There had been so little drama at the City Section girls’ volleyball championships at Roybal Learning Center on Saturday, Nov. 21. Verdugo Hills and Chatsworth had won the Division III and Division II titles in straight sets against Arleta and Venice. Surely the upcoming Division I match between Carson, the top seed, and El Camino Real, seeded second, would provide some tension — or at least a fourth set.
No way. The Conquistadors (26-11) methodically beat down the Colts in three, 25-22, 25-15 and 25-21.
It should have sucked all the remaining air out of the gym. But this was special. It was the first ever title for ECR in girls’ volleyball. That alone prompted great joy and celebration, with the flurry of “It’s so great!” It’s so amazing!” exhortations bouncing around the gym.
You wanted drama? The Conquistadors lived with it all season. And it’s a tale that, in time, will grow into legend.
Head Coach Ian Lee and his players had learned before the summer that the school’s gym floor was undergoing renovation and might not be ready by the time season started. In fact, it pretty much wasn’t ready until the regular season ended.
That caused chaos for the Conquistadors, who scrambled to find available gyms to practice — “Canoga Park and (occasionally) Taft really helped us out,” Lee said — and squeeze in practice time before and after school. “We practiced about 30-40 percent less than other teams,” Lee said.
As for the nonleague and league seasons, all those games would be played on the road.
That would be a daunting prospect for any team. At El Camino Real, you just added it to the list. The seven seniors on the 2015 team have played for three different coaches in the last four years — Jesse Webster, Howard Cahn and now Lee (who was an assistant here in 2014).
Lee made a promise to himself and the team. To the players, he said he was not leaving and trusting their fortunes to someone else. “The girls have had lot of turnover.
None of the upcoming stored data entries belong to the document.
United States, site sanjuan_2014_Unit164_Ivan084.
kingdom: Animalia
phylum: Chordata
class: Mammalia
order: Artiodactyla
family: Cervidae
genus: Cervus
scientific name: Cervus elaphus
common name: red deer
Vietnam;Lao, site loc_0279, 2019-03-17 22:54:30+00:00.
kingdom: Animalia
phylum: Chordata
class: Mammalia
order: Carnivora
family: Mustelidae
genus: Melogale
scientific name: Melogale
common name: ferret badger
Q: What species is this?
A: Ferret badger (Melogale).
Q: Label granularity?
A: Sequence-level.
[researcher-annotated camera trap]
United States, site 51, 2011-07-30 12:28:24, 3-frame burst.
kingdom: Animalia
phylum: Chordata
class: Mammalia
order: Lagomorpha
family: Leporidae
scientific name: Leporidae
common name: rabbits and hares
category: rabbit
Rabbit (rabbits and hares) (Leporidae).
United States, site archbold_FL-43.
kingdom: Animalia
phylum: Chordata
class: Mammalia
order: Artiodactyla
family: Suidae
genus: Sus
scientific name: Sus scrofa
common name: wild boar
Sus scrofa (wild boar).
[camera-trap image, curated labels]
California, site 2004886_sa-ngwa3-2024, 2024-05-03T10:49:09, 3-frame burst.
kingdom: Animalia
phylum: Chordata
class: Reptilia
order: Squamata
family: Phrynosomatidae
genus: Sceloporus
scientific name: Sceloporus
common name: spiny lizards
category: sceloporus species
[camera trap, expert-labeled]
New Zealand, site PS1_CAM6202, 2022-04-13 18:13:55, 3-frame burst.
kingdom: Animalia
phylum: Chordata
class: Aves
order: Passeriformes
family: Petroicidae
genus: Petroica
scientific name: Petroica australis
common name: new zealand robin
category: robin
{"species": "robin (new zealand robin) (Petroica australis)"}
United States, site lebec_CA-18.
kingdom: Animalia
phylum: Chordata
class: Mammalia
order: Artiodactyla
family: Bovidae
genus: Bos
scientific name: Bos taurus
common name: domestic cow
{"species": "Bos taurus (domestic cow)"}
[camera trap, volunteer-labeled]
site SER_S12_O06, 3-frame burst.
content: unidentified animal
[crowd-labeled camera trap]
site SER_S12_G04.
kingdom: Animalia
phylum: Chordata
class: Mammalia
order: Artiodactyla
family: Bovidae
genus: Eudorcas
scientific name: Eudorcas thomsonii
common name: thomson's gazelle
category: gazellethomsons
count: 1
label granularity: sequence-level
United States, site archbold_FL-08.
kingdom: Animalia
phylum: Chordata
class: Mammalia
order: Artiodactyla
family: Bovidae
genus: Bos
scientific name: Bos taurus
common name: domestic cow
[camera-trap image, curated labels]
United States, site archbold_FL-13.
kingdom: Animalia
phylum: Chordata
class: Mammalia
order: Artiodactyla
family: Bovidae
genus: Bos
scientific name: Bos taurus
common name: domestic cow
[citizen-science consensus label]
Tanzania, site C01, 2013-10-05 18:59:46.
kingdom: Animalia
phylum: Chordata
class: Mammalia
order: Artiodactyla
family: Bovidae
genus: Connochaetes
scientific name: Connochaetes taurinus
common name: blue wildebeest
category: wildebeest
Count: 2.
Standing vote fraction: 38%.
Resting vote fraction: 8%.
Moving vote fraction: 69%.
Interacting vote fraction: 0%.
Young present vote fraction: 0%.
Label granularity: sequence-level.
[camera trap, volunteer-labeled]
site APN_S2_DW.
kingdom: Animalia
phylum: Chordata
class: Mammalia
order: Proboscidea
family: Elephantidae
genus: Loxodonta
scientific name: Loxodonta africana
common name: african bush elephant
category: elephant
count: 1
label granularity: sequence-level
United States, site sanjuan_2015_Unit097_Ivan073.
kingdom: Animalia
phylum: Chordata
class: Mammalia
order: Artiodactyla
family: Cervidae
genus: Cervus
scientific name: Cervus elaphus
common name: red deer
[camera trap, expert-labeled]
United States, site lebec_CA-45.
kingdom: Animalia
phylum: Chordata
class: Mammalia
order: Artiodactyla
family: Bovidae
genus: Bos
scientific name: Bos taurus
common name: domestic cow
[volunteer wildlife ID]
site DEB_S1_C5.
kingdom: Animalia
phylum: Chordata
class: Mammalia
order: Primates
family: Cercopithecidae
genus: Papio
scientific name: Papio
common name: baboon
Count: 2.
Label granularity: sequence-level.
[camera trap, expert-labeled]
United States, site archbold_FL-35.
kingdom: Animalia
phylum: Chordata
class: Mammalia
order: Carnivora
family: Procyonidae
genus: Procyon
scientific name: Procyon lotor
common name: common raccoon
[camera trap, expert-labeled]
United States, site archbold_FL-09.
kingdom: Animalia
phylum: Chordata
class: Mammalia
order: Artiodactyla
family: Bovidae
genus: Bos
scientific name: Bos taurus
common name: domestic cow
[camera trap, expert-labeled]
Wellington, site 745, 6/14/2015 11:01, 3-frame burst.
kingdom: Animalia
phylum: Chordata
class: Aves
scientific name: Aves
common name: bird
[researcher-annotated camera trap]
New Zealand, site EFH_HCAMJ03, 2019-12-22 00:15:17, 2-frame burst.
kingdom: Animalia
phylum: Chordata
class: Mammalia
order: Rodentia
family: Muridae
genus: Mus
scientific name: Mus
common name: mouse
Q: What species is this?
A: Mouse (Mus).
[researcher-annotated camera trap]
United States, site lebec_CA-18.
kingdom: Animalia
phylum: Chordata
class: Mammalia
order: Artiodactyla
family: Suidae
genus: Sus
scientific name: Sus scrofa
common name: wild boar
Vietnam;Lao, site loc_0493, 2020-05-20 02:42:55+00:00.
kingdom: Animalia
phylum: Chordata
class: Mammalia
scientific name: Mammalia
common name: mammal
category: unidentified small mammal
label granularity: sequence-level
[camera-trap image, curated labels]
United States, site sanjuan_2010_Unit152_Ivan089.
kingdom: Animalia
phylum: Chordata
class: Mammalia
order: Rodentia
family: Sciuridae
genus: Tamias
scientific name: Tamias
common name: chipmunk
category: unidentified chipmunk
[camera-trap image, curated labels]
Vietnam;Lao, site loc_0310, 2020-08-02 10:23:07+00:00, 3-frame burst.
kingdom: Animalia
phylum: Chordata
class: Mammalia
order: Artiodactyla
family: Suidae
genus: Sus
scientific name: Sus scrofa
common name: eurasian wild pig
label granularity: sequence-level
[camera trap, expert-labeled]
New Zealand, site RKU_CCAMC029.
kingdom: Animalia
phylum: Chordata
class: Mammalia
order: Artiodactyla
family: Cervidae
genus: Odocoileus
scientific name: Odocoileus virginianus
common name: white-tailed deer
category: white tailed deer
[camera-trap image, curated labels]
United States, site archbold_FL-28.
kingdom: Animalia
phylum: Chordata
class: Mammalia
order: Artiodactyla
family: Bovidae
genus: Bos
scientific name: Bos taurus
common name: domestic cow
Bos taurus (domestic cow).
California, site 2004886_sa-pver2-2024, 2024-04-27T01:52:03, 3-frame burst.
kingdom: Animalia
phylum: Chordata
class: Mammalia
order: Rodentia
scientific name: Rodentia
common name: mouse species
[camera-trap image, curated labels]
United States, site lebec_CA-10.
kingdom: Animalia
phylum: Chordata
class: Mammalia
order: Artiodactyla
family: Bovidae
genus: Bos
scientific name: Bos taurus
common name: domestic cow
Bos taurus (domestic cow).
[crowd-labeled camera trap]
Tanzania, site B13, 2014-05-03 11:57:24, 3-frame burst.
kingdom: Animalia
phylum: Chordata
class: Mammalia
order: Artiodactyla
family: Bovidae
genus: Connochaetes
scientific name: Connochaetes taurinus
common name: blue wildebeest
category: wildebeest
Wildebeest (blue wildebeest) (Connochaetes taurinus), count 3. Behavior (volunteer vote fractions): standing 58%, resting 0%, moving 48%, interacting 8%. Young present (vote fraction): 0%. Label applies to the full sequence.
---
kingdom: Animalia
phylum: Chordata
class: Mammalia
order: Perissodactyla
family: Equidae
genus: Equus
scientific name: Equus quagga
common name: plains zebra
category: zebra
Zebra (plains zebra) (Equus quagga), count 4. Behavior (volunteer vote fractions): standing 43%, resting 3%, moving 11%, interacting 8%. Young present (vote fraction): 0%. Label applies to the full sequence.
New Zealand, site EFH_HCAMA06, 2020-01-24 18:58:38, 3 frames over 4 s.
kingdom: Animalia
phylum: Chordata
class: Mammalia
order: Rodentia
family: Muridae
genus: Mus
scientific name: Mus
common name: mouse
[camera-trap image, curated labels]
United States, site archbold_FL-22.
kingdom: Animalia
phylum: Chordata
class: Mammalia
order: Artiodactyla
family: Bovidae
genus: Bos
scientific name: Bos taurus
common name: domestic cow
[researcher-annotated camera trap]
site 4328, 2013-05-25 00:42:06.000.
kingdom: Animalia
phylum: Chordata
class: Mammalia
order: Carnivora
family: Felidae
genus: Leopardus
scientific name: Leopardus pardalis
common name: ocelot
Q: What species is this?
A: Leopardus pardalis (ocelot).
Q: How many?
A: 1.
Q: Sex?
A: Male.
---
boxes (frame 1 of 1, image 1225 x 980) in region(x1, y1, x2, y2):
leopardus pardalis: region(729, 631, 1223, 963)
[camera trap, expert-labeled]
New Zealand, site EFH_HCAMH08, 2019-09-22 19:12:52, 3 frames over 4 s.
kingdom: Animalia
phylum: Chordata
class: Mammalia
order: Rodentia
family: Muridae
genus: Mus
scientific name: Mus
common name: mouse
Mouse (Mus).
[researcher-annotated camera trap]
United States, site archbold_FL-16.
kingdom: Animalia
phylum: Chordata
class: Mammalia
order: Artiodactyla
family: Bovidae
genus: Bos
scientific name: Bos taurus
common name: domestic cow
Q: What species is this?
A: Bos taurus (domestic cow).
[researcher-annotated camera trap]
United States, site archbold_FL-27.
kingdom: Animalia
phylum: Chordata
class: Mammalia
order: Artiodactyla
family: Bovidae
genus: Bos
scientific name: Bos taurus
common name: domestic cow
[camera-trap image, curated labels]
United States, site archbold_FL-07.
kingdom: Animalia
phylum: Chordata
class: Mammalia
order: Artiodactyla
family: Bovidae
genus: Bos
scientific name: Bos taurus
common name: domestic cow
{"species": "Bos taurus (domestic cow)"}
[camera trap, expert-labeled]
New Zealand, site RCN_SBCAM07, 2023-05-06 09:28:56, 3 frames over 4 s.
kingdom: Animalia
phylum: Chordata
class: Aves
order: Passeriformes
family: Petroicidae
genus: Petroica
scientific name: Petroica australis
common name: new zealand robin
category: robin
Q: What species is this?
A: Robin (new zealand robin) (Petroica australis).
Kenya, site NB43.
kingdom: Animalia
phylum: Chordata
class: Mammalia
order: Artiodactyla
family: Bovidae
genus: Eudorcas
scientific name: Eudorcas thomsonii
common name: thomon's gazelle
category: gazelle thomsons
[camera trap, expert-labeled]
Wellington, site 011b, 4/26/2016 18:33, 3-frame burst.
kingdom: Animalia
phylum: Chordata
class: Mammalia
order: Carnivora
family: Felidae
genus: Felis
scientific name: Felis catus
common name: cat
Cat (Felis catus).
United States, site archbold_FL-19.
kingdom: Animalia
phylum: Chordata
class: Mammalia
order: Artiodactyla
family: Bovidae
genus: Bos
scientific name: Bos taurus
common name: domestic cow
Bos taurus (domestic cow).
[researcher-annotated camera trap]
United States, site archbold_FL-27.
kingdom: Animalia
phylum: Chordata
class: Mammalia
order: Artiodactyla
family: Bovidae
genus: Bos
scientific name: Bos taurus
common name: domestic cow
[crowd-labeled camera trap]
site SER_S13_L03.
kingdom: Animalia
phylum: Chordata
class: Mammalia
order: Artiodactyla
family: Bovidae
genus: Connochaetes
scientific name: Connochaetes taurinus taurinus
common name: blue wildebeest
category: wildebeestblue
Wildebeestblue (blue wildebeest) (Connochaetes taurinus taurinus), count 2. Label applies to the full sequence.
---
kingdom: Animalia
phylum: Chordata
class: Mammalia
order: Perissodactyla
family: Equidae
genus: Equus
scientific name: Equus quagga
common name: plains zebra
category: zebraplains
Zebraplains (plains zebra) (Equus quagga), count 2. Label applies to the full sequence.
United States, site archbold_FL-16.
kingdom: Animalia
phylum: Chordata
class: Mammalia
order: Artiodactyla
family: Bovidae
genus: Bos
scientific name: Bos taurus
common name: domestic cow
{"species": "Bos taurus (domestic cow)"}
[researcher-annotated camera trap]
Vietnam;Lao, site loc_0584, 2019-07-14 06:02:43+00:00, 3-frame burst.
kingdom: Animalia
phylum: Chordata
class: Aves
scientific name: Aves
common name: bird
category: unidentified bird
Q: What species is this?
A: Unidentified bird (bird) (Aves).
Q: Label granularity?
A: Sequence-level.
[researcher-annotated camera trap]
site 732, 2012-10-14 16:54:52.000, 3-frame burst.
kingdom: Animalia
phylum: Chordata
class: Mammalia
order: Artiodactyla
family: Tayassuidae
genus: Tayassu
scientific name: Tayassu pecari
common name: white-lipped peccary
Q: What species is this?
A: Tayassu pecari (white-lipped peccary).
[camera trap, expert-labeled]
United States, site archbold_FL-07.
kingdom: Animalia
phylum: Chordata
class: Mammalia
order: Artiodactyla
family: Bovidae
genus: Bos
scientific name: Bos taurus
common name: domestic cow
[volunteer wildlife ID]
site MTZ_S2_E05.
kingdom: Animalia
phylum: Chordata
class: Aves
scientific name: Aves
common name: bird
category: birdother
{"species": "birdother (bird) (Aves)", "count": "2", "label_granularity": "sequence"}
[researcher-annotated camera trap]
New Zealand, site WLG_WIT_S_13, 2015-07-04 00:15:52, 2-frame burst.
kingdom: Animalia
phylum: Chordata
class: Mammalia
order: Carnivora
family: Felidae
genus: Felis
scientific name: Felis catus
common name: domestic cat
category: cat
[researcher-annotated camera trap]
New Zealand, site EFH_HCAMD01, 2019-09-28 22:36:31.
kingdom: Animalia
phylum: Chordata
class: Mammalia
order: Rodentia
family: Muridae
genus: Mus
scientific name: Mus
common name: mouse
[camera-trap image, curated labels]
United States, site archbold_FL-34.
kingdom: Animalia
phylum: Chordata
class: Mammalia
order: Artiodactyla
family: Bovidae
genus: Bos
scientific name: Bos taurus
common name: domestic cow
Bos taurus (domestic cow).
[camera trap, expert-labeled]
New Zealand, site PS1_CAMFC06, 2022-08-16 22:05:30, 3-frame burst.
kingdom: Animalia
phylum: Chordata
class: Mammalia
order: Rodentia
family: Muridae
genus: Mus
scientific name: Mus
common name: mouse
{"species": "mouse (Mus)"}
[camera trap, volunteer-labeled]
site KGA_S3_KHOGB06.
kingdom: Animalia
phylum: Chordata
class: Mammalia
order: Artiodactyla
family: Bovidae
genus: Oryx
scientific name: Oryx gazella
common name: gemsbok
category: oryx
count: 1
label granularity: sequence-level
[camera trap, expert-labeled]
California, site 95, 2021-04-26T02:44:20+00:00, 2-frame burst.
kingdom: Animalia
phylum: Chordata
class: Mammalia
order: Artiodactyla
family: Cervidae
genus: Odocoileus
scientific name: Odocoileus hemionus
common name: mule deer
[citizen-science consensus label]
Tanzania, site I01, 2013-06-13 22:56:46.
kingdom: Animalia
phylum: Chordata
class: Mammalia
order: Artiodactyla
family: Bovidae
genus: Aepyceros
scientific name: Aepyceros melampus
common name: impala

The last thing I wanted was more inconsistency with the coaching staff. They were used to me from practice (the year before).”
For himself, Lee decided the season would rise or fall with this group of 13 varsity players. He was not going to add others from the junior varsity, even for the playoffs.
They were all in this together.
“This group went through so much, I didn’t want to change anything,” he said. “I told them, this season was about destiny.”
Maybe it wasn’t. ECR began the year 2-6, including a season-opening loss to Carson. And it would have been easy to understand if the season continued to spiral downward into scrums of “why us,” and “I don’t care anymore.” But then the Conquistadors won their next four matches. Their “Road Warriors” mantra became more than just talk. The team, egged on by the exuberant Lee, began to see what was possible.
It was West Valley League play, however, where the Conquistadors truly found their swag, starting with a 3-2 victory over perennial Division I contender (and four-time champion) Granada Hills. “That (win at their gym) was the first time in a long time,” Lee recalled. “It gave us confidence.”
El Camino Real went undefeated in the West Valley and got the No.2 seed. The playoff road did get rocky in the semifinal, when ECR faced defending champion Palisades of Pacific. But surviving that match, 3-2, was like clearing a final hurdle
On Saturday, there was nothing Carson (24-13) could do to keep El Camino Real from the “destiny” that Lee had forseen. Senior outside hitter Trinity Goodman and sophomore middle blocker Lauryn Anderson dominated the Colts at the net, with 14 and 11 kills respectively. Setter Isabella Barbera, a senior, chipped in with three service aces. And Carson didn’t help itself by being cited three times for pre-service alignment violations.
More telling, whenever ECR went on any kind of run to establish a lead of six points or more, Carson could never catch up.
It was fitting that Johnson scored the match point for El Camino Real with, what else, a kill shot. It was certainly a senior moment.
“It feels amazing,” Johnson said, after the team received the City trophy. “We’ve worked so hard the last four years. Honestly, even though they’ve talked about it, I never thought we’d get here.”
Johnson also loved the way they played the title match. “I feel like it’s the first time our team played 100 percent the entire match, and we pushed through.”
Barbera couldn’t stop grinning, and hugging teammates and family.
“It’s just so great,” she said. “It’s my senior year and we didn’t even have a gym. Everything led up to this. It shows how hard we fought and how hard we wanted it.”
She was asked to put the experience of the season in perspective.
“I think this whole season we learned to fight, and we learned to fight on the road. We are used to different environments, and this was a completely different environment for us. But we took over, we took control.”
As for Lee he looked like a man after 10 cups of coffee, jumping around with the championship plaque, talking at hyper speed and bouncing from interview to interview. He also made it a point to hug each player and thank them.
“This is the best group I’ve ever coached. I’ve been doing this 10 years. This is by far the best group I’ve ever coached,” Lee said.
“If you understood the four years of volleyball they’ve had to go through, as seniors to get to this point it’s just an incredible story. I told them this season was their destiny, that they were destined to win this year. I’m glad that destiny was fulfilled.”